Anonymous Sudan, a hacker group, launched a DDoS attack on ChatGPT after Tal Broda – a member of OpenAI's leadership – made social media posts which expressed support for Israel and called for more intense bombing in Gaza.

In January 2024, the Israeli government reportedly purchased a technological system for conducting large-scale influence campaigns online. In February 2024, Israeli supporters adopted AI tools to report pro-Palestinian content en masse for supposedly violating site guidelines.

Misinformation in the Gaza war is generated by machine learning models were used by activists to solicit support, as well as to create the artificial impression of broader support. AI-generated images and deepfakes went viral online, though they were simultaneously fact-checked. Technology companies were accused of profiting from AI-generated images related to the war, as well as for building models that generated content reflecting anti-Palestinian biases.

The Israeli prosecutor's office sent over 8,000 removal requests to Meta and TikTok for content related to the war, resulting in 94% of the requests being removed. The Intercept reported Meta had allowed Hebrew and Arabic-language ads, generated by digital rights advocates to test the limits of Facebook's machine-learning moderation, calling for a "holocaust for the Palestinians". In December 2023, Meta's independent oversight board released a report stating Facebook overly censored conflict-related posts, with civil rights organizations stating Meta had suppressed Palestinian content.

===Trade unions===
On 16 October, the Palestinian General Federation of Trade Unions issued an urgent call for international trade unions to halt the arms trade to Israel. On 31 October, transport workers' unions in Belgium instructed their members to refuse to handle military equipment headed to Israel. On 7 November, the port stevedores' union in Barcelona refused to handle military material citing the war on Gaza, although the Spanish government said it had no plans to supply lethal weaponry for the conflict. On 9 November, more than 2,900 doctors in the United Kingdom signed an open letter to the British Medical Association demanding action to support Gaza. On 13 November, ten major trade unions in India called the war on Gaza "shamelessly genocidal" and urged workers to refuse to handle Israeli cargo. On 18 February, the Water Transport Workers Federation of India stated it would not load or unload weapons to Israel.

===Universities===

Clockwise from top:

===13 October===

Khaled Meshaal, a former leader of Hamas, appealed on 6 October for people "head to the squares and streets" in solidarity with Gaza on 13 October. In a later statement on 10 October, Meshaal explicitly called for protests in all cities with Muslim communities. As a result of distorted rumours, media groups reported he had called for "global day of jihad" or a "day of rage", though his reported comments included neither phrase. While the word "jihad" can refer to non-violent struggle, it has often been used radical groups to refer more narrowly to a holy war, and some took Meshaal's comments to advocate violence.

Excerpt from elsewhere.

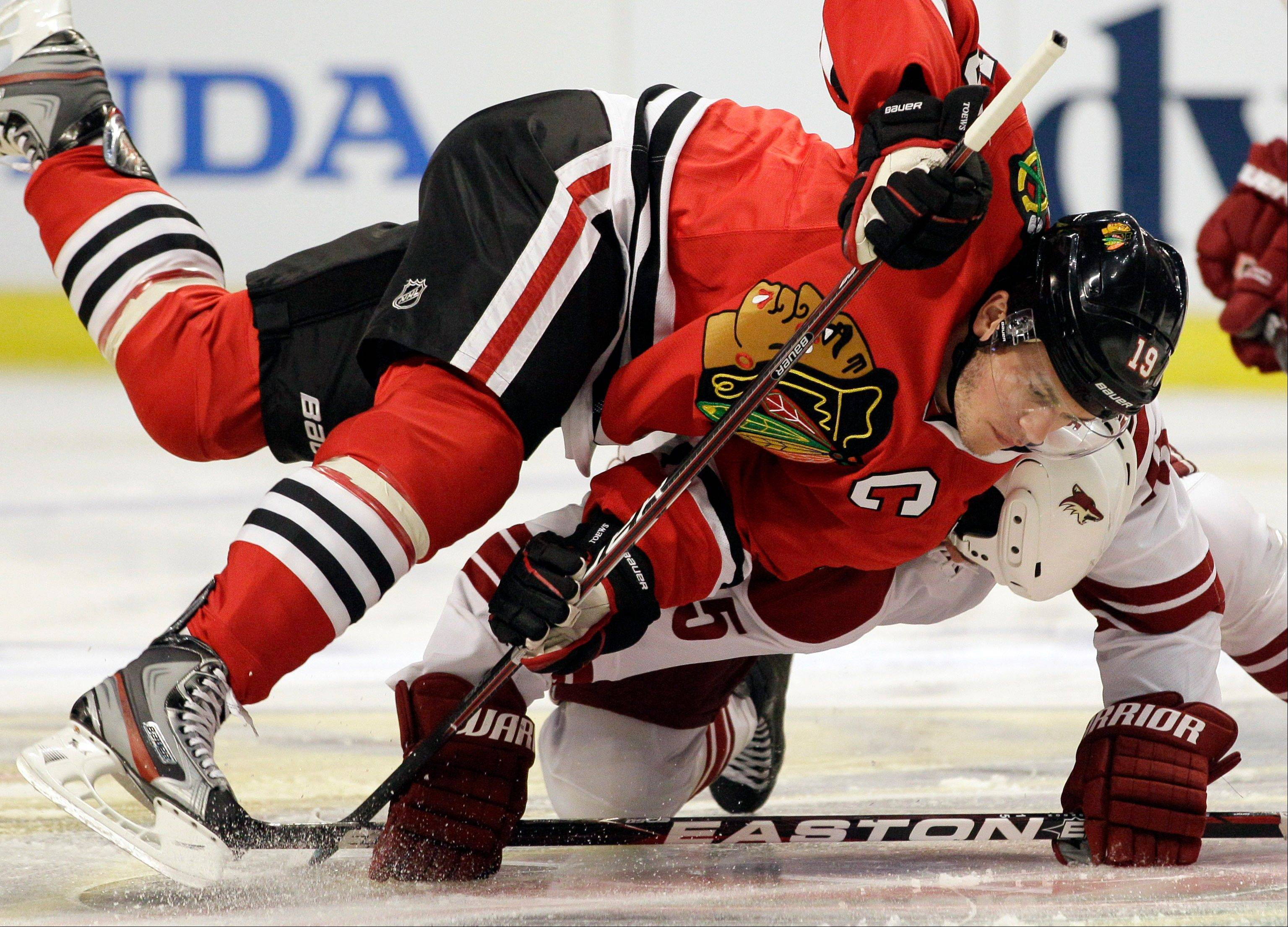 Chicago Blackhawks' Jonathan Toews (19) battles for the puck with Phoenix Coyotes' Boyd Gordon (15) during the first period of Game 4 of an NHL hockey Stanley Cup first-round playoff series in Chicago, Thursday, April 19, 2012.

The Israeli National Security Council and the Foreign Ministry issued a press release cautioning protests were "liable to turn violent". The Israeli government advised its citizens overseas to avoid any demonstrations or protests on 13 October. Rumours and fears were widespread, and "day of jihad"-related threats were made against Jews and Muslims. There was a heightened police presence at Jewish and Muslim sites, events were cancelled, and children stayed home from Jewish schools.

As a result of the reports, rallies opposing Israeli military action were banned in France, and restricted in Germany and Hungary. Germany's ban specifically barred praise for murder or manslaughter, burning of the Israeli flag, or praise for the Hamas attack or the use of its symbols. Peaceful protests occurred around the world on 13 October. There were no major incidents in the Al-Aqsa area. In Jordan, police fired tear gas at about 500 protestors approaching the border with the West Bank. Anti-Israel protests in the border areas were banned, but licensed protests were permitted elsewhere. In the West Bank, four Palestinian protestors were killed by Israeli forces. Seven had been killed the previous day.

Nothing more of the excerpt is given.